• **GOAL OF THE EXERCISE**
Look through the listing below for the line containing "柜门能盖住0.9cm厚度，两个柜门公用一个侧板，为常规规格". Copy it and each line after it up to and including the line containing "Fake High Count", exactly, leaving out pictures.

*** Opening of DATA UNDER STUDY ***

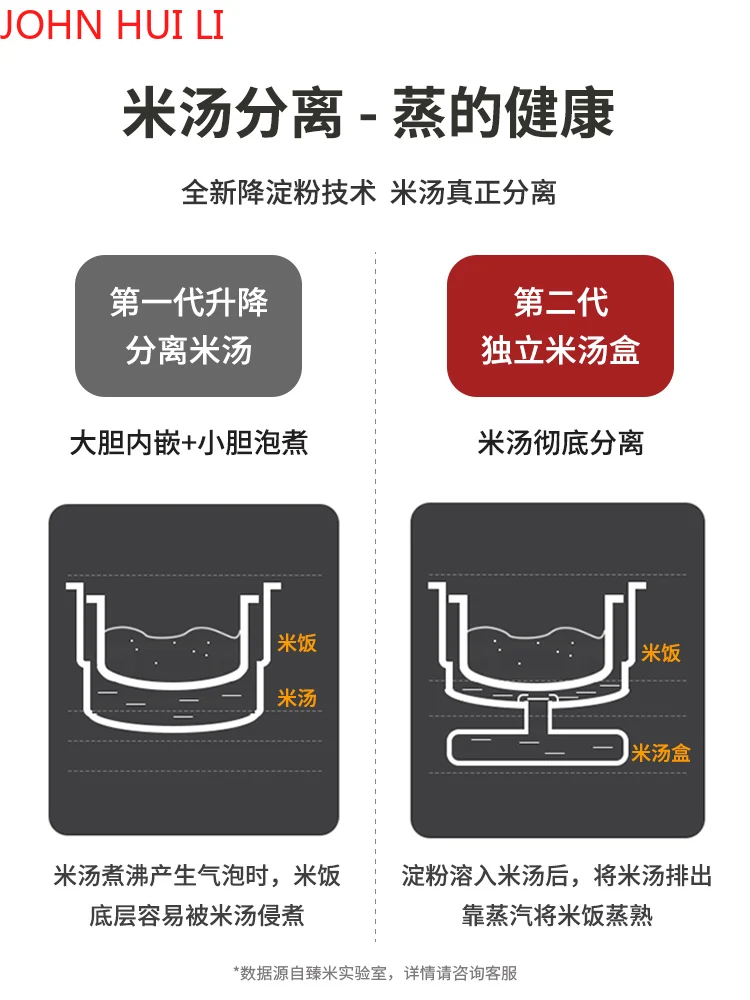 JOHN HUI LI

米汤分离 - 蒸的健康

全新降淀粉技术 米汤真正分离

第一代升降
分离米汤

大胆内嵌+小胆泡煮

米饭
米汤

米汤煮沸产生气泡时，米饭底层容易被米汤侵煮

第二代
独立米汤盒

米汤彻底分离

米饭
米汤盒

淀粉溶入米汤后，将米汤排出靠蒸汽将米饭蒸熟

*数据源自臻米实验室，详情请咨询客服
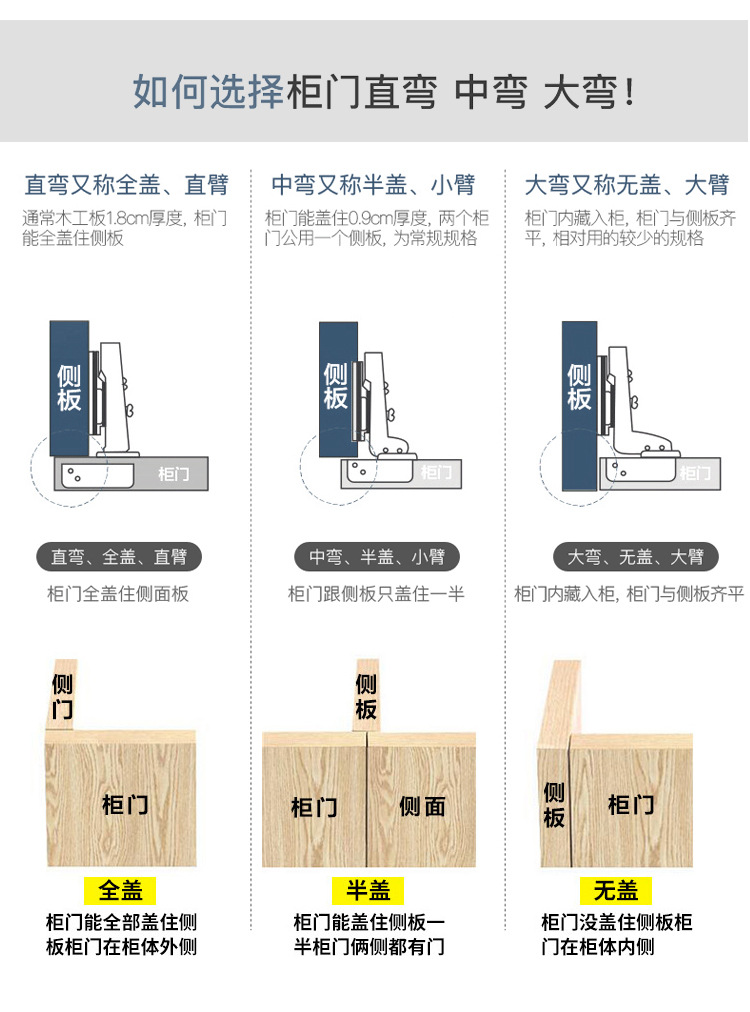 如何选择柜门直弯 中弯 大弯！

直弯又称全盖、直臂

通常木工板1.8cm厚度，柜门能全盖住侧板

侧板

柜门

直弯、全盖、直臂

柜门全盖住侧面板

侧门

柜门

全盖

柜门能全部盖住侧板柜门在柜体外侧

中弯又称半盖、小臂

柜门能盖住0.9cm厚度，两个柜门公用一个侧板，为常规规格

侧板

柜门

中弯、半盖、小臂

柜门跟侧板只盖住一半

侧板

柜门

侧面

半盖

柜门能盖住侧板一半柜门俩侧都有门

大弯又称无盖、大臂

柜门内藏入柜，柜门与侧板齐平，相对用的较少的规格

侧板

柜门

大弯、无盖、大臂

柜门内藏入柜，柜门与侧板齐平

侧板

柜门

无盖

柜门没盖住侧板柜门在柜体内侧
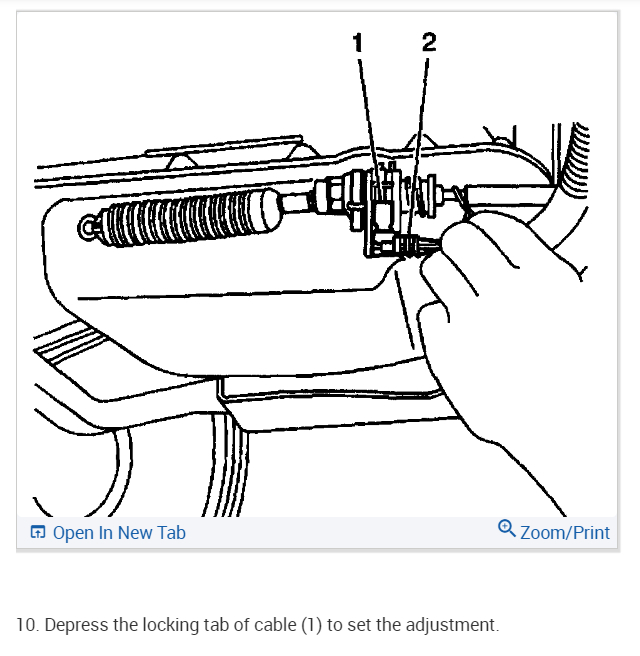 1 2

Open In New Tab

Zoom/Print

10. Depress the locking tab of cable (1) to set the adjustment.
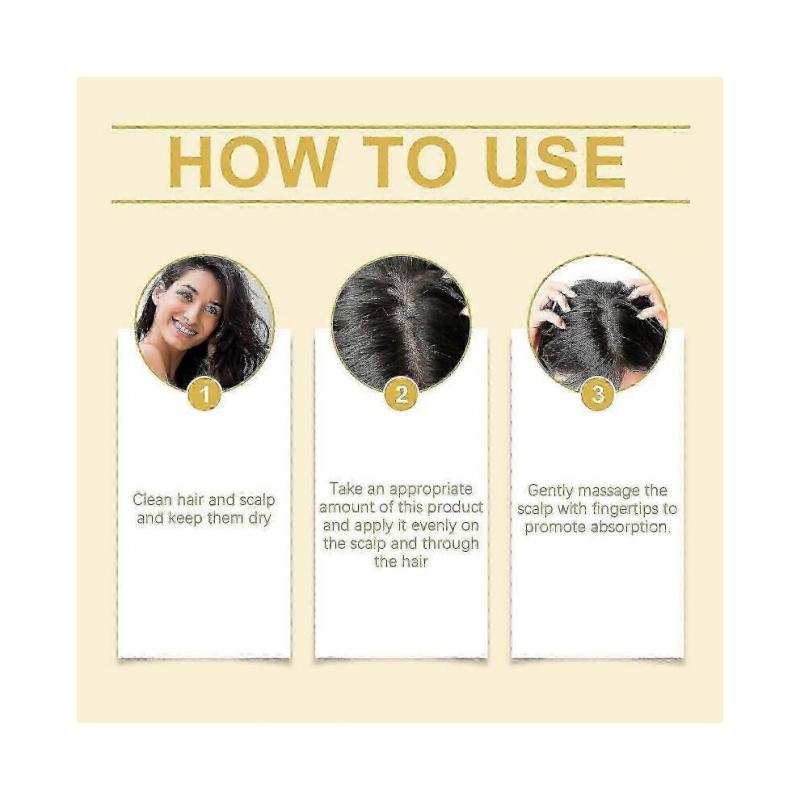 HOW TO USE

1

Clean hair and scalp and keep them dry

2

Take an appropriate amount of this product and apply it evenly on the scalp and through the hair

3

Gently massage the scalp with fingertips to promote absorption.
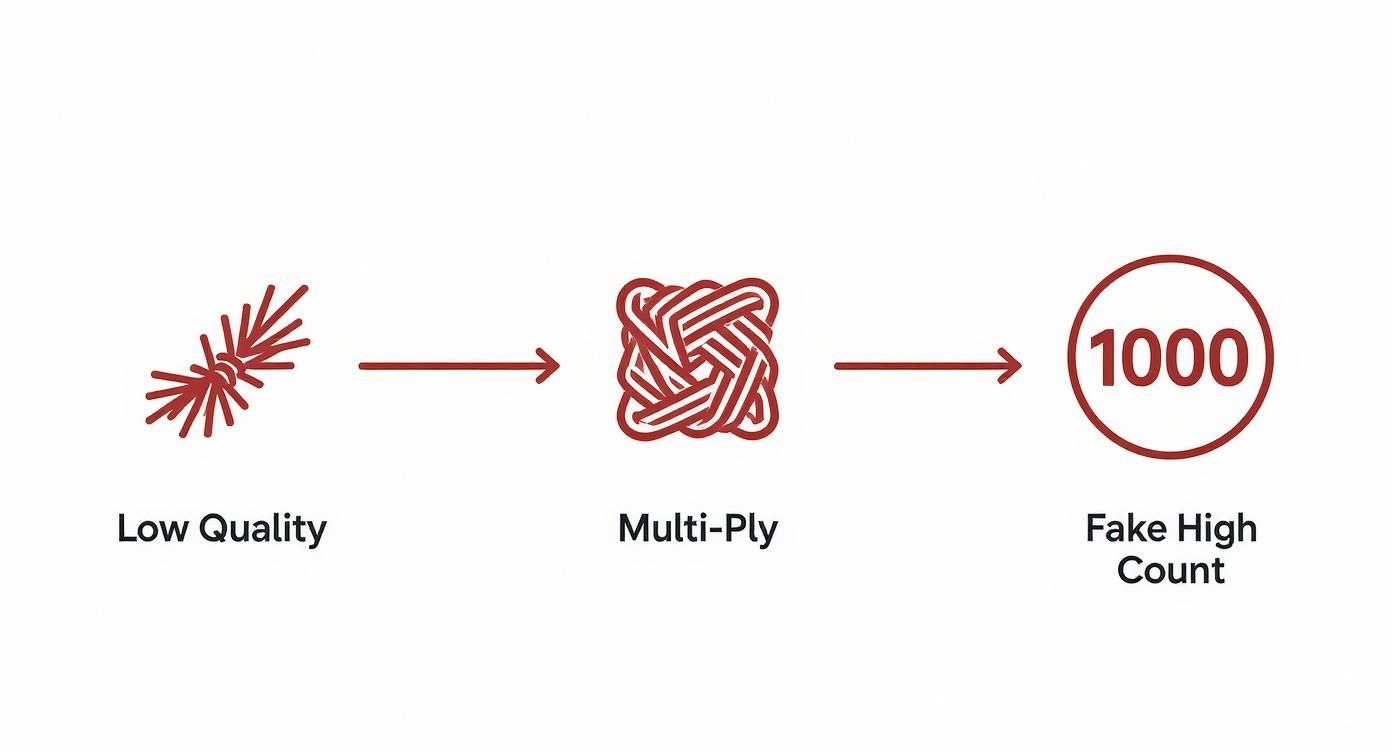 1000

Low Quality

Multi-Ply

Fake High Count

*** Close of DATA UNDER STUDY ***
*** Opening of DATA UNDER STUDY ***

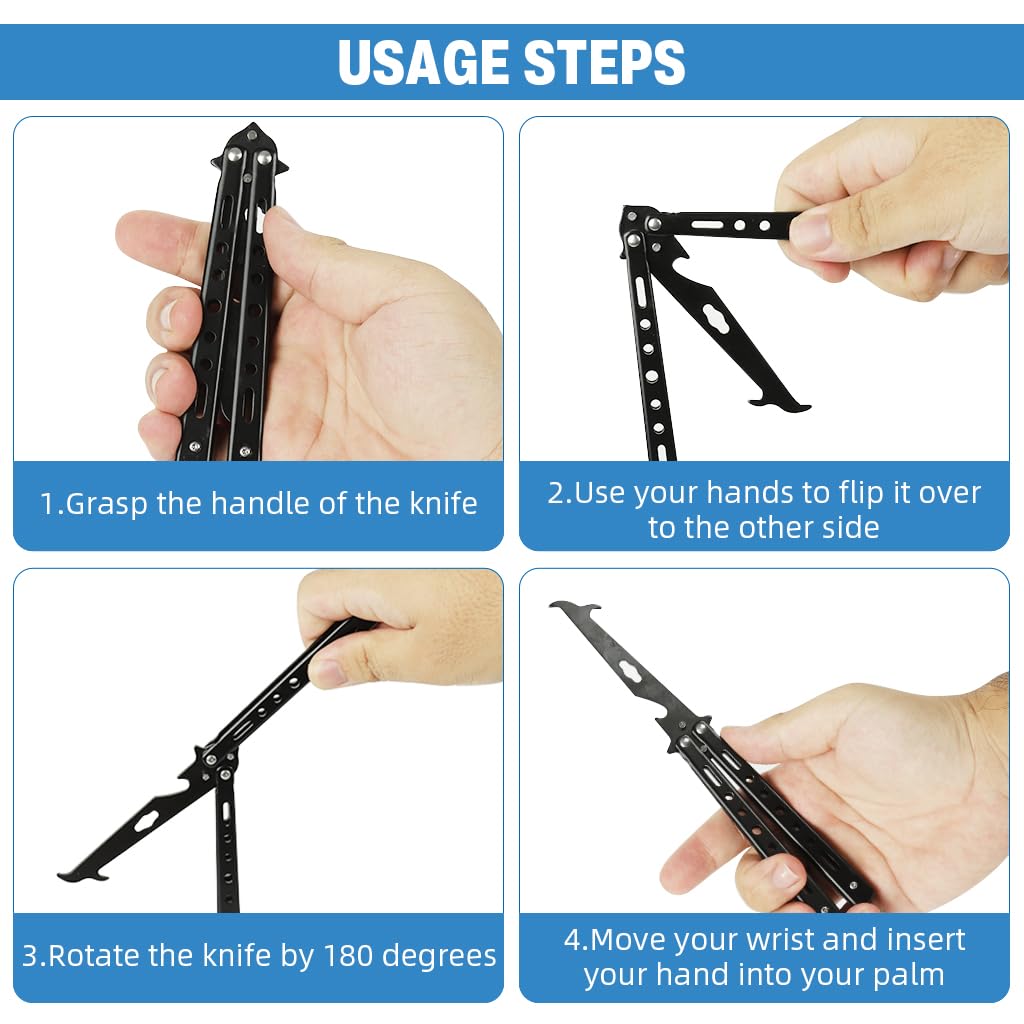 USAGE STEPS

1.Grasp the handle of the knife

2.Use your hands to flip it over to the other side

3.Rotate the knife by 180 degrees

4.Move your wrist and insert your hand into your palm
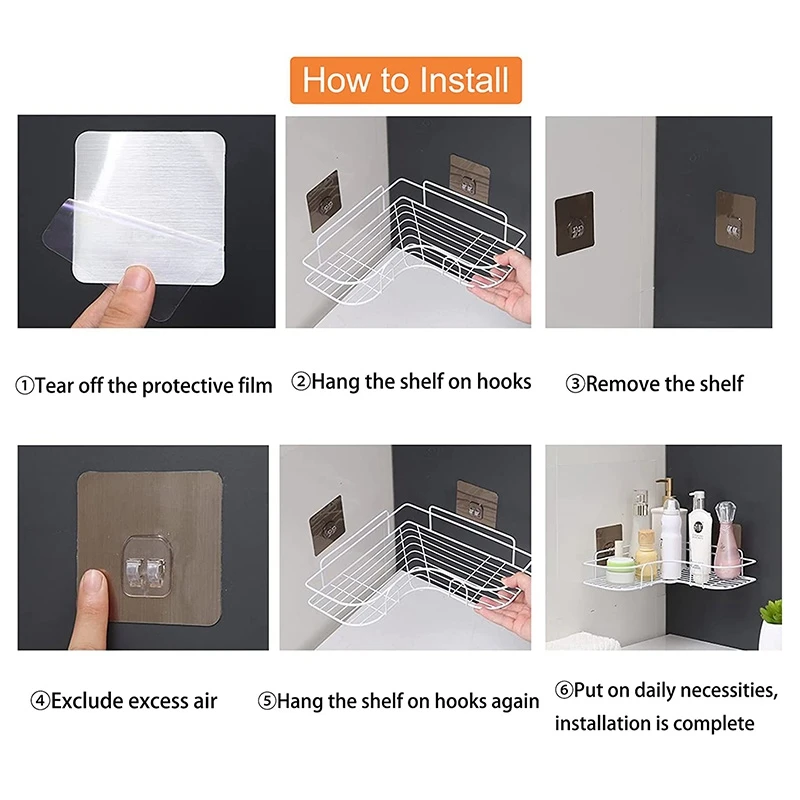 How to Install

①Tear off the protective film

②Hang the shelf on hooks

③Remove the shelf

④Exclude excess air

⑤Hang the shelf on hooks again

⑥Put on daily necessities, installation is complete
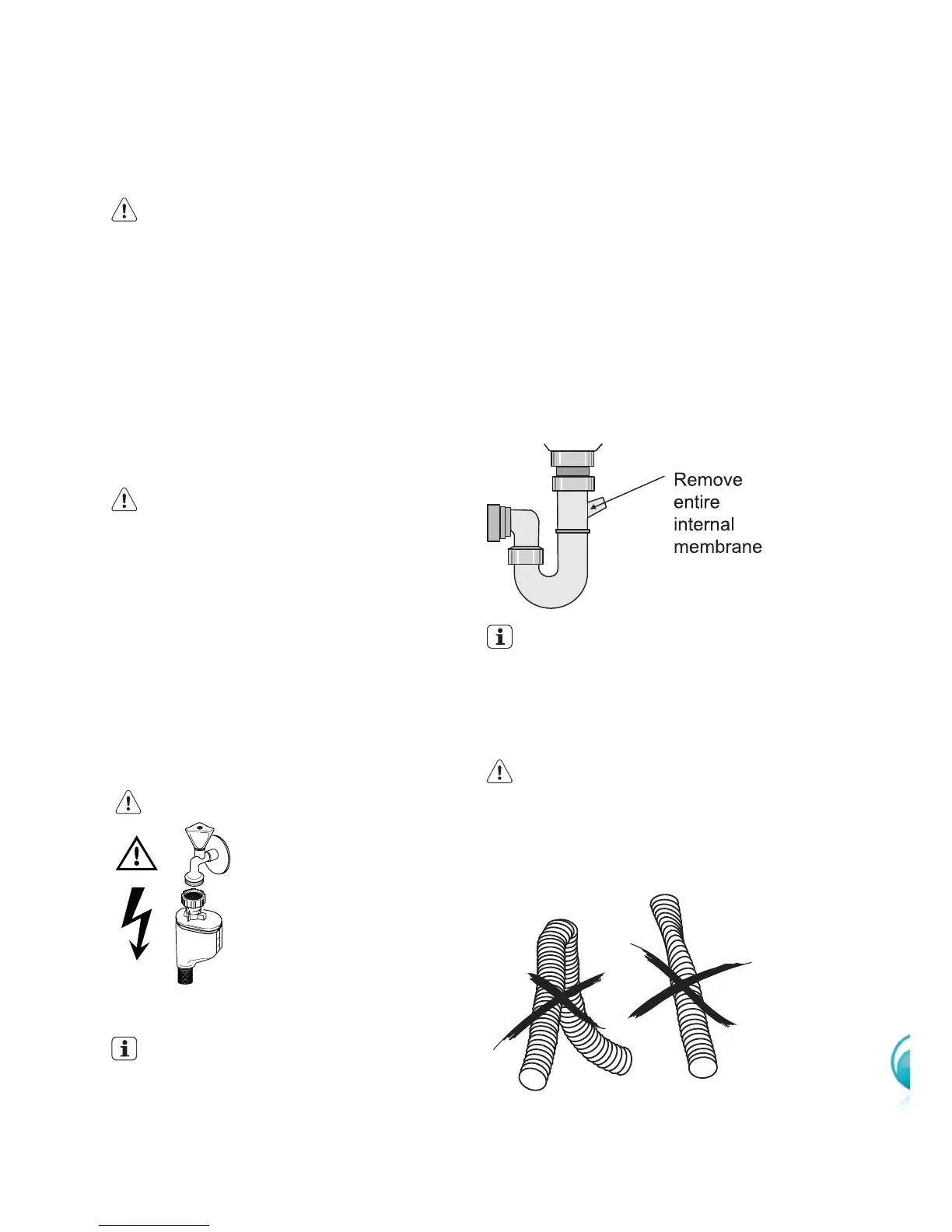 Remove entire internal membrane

*** Close of DATA UNDER STUDY ***

• **TASK RESULT**
柜门能盖住0.9cm厚度，两个柜门公用一个侧板，为常规规格

侧板

柜门

中弯、半盖、小臂

柜门跟侧板只盖住一半

侧板

柜门

侧面

半盖

柜门能盖住侧板一半柜门俩侧都有门

大弯又称无盖、大臂

柜门内藏入柜，柜门与侧板齐平，相对用的较少的规格

侧板

柜门

大弯、无盖、大臂

柜门内藏入柜，柜门与侧板齐平

侧板

柜门

无盖

柜门没盖住侧板柜门在柜体内侧
 1 2

Open In New Tab

Zoom/Print

10. Depress the locking tab of cable (1) to set the adjustment.
 HOW TO USE

1

Clean hair and scalp and keep them dry

2

Take an appropriate amount of this product and apply it evenly on the scalp and through the hair

3

Gently massage the scalp with fingertips to promote absorption.
 1000

Low Quality

Multi-Ply

Fake High Count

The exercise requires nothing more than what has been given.